|
|
|
|
|
by brudgers
4420 days ago
|
|
Data gone Wrong Did they start hanging out with the bad kids, take up cigarettes, drinking, gambling only to progress to crack and burglaries one of which ended with our Data shooting a home owner who returned unexpectedly? I guess I don't understand what data is. I always thought it was a set of values. And I always thought that the problem when using data was in the interpretation, and that a prudent consumer of data would always be careful to distinguish between a random sample and self-selecting sample when drawing conclusions, and then would only state conclusions couched in the language of statistical inference. Leaving aside the question of why I should give a fuck about this supposed outrage, why does the author expect there to be a strong correlation between movie quality and the ratings on a website devoted to providing entertainment by having users rate movies? When The Matrix is purported to be better a better movie than Lawrence of Arabia, the problems of interpretation are systemic. |
|
I thought it was indicative of a larger trend where crowdsourced data are used to illustrate a point. Like the Google flu trends articles, which have gone around HN at least twice, once when they were successful (https://news.ycombinator.com/item?id=5040204) and once when they were critiqued (e.g., https://news.ycombinator.com/item?id=7455307).

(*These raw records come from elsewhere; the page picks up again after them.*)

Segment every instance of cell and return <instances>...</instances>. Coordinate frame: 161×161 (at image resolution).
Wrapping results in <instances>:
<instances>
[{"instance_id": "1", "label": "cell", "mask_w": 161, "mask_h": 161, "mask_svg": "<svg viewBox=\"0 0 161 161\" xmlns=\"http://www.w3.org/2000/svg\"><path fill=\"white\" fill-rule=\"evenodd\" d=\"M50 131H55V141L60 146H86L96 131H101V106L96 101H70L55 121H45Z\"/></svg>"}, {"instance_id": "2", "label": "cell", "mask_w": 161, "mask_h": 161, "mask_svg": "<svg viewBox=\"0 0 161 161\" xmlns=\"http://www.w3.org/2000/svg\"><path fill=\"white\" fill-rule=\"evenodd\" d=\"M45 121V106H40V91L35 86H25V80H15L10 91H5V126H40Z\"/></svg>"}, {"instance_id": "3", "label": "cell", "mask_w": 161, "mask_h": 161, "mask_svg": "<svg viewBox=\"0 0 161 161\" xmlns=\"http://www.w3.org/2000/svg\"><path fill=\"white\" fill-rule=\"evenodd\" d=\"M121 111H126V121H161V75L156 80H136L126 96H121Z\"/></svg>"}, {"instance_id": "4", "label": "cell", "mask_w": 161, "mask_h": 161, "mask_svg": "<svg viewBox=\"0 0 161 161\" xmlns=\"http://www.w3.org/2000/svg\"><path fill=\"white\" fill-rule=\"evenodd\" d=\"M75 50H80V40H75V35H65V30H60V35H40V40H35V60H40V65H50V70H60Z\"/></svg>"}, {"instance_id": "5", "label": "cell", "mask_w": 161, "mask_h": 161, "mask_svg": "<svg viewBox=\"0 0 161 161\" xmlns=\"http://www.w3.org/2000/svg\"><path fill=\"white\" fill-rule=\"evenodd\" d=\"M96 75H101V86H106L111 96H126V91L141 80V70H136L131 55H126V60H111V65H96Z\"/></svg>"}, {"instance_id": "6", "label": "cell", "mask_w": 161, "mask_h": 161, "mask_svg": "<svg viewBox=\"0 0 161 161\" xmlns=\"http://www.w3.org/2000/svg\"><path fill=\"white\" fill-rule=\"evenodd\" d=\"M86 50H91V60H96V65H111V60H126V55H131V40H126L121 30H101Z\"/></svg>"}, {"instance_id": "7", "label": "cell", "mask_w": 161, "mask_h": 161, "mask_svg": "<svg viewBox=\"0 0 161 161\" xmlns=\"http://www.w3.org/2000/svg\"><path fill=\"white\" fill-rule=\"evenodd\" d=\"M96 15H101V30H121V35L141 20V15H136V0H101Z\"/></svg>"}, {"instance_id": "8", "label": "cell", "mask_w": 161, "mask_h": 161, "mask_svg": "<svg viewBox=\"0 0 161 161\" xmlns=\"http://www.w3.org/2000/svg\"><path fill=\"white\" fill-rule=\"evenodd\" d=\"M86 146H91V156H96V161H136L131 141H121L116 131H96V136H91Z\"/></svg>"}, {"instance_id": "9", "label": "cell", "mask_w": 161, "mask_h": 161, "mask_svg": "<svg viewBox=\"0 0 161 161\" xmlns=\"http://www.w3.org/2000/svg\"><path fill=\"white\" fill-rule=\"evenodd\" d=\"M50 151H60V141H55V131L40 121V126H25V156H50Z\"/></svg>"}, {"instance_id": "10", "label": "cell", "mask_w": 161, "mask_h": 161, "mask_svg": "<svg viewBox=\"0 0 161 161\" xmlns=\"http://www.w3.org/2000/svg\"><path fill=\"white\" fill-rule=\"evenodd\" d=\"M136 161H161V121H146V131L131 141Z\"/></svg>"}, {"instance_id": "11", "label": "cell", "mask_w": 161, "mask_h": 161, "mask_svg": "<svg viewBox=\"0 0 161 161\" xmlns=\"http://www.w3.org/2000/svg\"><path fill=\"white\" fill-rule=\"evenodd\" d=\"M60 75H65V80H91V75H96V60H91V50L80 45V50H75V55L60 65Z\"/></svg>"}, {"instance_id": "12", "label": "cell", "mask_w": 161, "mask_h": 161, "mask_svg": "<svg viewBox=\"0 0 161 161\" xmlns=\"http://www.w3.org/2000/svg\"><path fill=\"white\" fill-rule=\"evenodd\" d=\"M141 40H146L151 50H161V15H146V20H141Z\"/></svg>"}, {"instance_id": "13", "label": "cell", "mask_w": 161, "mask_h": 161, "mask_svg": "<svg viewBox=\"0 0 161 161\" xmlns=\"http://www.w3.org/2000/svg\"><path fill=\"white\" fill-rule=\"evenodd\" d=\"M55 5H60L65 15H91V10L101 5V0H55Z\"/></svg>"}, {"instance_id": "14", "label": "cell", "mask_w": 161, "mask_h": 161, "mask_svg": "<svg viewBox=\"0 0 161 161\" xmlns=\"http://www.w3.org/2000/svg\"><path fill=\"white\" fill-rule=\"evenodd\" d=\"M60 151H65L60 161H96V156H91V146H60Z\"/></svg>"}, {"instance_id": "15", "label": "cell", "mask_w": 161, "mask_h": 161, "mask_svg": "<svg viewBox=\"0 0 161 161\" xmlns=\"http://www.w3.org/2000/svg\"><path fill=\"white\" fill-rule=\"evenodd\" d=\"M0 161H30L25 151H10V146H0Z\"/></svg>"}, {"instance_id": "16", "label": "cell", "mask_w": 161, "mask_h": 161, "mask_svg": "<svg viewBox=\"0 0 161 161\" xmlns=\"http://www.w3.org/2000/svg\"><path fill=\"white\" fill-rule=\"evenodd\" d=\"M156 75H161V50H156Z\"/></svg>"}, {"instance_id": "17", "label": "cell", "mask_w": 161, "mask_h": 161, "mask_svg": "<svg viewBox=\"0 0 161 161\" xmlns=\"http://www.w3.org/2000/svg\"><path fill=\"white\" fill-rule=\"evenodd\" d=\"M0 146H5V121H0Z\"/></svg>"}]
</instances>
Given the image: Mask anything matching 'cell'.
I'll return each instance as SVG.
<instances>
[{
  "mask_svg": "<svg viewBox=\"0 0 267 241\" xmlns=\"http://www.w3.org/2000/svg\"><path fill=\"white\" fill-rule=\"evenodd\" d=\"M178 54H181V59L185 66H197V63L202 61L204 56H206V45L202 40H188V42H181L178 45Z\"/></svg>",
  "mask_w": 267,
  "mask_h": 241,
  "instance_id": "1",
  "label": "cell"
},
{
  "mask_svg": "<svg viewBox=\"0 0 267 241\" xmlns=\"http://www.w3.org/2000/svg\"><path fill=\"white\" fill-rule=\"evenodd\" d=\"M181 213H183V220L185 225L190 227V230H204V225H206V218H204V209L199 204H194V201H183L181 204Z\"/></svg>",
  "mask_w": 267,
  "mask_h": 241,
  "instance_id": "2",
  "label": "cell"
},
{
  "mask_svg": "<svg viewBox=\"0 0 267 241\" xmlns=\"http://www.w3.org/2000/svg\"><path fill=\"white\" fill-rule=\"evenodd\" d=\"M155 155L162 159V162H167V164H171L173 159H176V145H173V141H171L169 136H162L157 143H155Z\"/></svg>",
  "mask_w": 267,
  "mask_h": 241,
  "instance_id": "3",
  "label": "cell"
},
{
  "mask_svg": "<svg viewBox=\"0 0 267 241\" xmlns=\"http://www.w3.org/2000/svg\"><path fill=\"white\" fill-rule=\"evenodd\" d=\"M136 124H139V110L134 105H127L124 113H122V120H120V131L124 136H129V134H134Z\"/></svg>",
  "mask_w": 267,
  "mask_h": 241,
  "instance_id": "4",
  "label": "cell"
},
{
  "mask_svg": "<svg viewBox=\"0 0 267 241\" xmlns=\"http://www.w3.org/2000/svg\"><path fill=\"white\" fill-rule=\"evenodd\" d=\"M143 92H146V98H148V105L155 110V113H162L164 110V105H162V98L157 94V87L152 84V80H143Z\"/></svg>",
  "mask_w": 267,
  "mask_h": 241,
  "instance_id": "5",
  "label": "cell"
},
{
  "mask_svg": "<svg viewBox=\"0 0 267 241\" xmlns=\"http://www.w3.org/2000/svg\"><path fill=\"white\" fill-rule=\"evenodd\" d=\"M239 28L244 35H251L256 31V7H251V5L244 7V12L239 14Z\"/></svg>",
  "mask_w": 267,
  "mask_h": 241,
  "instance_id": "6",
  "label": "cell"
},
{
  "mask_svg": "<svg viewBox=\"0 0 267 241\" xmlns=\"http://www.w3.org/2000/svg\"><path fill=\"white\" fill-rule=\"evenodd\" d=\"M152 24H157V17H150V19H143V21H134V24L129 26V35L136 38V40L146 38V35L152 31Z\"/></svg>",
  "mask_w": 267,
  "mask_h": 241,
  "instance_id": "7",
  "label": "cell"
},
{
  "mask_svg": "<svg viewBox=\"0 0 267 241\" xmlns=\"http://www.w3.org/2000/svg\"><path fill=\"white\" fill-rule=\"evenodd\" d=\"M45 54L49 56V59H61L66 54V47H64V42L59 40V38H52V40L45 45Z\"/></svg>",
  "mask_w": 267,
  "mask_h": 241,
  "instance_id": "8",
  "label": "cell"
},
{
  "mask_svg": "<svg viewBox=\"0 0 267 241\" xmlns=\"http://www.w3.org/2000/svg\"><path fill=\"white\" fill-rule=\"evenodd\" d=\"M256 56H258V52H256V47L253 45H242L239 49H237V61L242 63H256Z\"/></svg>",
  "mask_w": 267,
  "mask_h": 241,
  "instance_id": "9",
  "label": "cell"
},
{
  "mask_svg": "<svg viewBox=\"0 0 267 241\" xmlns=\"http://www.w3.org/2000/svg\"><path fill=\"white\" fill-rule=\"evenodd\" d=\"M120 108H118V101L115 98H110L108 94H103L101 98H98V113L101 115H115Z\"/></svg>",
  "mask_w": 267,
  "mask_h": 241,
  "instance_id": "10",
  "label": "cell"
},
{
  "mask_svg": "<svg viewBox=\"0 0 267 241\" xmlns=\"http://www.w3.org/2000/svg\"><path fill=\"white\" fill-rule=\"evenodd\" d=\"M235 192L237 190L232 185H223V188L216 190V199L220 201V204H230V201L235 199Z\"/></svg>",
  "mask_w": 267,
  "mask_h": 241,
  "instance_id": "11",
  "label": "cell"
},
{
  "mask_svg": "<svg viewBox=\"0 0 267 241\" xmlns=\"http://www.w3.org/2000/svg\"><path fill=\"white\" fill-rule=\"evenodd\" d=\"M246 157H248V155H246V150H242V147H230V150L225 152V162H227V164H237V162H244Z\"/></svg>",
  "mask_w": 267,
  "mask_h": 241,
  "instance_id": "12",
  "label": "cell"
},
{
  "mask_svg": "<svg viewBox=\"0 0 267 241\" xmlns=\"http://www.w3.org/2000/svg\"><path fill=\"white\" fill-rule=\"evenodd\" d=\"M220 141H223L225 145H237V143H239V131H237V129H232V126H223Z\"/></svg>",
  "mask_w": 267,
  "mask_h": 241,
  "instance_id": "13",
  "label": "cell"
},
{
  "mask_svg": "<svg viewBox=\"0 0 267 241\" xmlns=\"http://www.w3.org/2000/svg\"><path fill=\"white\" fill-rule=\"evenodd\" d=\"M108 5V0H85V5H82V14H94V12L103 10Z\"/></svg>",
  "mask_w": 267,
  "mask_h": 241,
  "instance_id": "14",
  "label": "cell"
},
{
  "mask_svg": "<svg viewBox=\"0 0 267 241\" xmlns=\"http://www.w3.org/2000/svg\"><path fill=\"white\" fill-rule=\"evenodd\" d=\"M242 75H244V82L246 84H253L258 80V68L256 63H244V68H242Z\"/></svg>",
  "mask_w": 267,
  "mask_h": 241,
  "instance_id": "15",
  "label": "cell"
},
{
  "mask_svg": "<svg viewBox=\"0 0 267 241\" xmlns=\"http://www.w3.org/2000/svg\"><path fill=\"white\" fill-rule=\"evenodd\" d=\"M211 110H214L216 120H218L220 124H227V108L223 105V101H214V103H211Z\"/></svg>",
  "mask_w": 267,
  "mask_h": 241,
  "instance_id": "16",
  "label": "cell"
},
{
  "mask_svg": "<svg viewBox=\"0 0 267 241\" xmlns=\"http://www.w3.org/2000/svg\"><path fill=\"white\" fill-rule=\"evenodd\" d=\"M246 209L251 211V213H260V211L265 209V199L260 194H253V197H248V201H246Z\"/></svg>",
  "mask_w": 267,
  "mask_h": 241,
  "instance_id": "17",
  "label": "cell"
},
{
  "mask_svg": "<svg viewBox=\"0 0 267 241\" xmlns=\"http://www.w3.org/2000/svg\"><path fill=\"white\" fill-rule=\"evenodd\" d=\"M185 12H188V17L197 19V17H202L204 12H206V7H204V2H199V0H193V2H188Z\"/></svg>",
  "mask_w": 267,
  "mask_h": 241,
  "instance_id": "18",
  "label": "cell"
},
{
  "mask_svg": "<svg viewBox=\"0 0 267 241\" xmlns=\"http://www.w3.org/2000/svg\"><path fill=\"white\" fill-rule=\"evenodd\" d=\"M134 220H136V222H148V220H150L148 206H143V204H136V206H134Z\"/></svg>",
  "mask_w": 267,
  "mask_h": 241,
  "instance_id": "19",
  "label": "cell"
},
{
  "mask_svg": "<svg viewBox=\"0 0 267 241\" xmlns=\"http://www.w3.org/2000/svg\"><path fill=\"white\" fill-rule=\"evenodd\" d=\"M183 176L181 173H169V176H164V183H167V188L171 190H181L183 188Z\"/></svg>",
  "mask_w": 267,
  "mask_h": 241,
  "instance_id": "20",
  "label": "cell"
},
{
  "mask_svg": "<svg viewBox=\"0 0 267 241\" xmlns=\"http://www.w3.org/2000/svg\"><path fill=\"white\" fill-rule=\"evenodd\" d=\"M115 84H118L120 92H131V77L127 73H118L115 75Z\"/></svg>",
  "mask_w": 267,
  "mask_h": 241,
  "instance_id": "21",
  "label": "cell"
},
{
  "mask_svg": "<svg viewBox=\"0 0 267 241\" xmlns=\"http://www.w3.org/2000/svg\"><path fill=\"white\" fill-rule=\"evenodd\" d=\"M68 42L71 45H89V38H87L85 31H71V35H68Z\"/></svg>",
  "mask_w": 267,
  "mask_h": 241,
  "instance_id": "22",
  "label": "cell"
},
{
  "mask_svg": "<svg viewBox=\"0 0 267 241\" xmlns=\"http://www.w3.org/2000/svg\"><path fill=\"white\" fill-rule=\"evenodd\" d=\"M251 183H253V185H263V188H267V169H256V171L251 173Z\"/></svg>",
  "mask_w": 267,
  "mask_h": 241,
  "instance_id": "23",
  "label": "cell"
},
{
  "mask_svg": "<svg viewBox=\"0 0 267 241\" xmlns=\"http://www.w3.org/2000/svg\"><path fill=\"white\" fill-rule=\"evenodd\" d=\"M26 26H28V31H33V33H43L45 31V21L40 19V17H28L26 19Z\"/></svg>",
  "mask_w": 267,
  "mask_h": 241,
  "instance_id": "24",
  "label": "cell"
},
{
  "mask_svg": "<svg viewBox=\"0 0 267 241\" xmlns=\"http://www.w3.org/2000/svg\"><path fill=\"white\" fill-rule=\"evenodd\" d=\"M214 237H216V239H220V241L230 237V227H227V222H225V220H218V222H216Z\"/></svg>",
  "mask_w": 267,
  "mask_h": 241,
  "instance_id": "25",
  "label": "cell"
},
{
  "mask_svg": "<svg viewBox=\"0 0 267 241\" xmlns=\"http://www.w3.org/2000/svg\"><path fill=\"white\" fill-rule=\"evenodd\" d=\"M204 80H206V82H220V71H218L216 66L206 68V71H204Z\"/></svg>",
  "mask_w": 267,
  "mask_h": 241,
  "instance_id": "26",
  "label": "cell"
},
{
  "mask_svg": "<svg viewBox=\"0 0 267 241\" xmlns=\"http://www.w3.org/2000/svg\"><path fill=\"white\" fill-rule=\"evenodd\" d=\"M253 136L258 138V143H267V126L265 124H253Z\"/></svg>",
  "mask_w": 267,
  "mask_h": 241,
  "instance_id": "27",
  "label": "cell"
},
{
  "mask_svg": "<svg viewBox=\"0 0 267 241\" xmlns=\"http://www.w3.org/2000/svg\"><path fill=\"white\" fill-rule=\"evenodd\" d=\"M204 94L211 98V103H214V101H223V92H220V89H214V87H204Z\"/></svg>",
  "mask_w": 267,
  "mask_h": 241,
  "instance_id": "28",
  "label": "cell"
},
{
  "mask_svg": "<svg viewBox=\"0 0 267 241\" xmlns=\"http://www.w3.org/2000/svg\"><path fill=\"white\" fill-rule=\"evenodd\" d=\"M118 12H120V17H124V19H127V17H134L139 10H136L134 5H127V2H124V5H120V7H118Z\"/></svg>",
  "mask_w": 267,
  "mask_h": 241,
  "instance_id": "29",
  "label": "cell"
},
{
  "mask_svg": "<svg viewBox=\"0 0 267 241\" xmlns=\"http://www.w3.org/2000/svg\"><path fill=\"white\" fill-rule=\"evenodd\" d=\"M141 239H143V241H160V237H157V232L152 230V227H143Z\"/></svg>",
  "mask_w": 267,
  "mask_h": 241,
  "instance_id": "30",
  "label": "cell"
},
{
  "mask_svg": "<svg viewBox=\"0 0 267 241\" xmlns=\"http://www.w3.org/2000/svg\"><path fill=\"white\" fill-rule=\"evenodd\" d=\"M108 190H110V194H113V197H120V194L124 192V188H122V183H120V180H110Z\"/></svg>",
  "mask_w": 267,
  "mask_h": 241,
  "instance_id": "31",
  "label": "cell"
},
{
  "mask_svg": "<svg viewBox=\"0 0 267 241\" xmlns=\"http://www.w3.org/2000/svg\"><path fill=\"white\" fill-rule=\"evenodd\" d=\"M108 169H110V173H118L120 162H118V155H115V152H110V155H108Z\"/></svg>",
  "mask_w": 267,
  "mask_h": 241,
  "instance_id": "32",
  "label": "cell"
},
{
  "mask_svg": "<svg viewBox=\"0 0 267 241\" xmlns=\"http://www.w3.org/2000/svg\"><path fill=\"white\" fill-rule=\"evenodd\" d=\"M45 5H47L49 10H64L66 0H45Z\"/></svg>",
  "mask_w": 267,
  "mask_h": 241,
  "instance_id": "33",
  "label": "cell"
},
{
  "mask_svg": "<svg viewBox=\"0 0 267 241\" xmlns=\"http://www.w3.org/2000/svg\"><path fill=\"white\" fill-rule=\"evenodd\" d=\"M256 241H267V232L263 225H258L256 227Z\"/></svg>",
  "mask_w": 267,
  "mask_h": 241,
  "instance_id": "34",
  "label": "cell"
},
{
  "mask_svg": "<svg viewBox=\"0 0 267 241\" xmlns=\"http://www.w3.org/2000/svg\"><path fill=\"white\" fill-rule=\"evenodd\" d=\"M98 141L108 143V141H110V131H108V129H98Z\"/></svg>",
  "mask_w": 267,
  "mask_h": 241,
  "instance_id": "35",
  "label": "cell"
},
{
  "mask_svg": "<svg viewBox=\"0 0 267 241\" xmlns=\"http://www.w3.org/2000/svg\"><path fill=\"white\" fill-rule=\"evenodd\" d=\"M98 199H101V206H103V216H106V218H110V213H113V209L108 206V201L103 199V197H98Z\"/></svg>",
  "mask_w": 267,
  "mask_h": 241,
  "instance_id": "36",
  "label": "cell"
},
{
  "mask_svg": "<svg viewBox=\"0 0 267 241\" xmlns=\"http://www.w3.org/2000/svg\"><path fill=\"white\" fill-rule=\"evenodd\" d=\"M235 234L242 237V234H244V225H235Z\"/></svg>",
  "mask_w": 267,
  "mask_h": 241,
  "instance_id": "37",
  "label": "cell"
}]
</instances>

I work a lot with sampled data, and I have found that sampling issues can be some of the most difficult to appreciate and to quantify -- even for experts.
I guess it comes down to sampling from one distribution, P(x), when the situation you really care about samples according to a different distribution P'(x). If P is far from P', your conclusions from P can be arbitrarily bad. If you have an adversary moving P around deliberately, as here, it's even worse.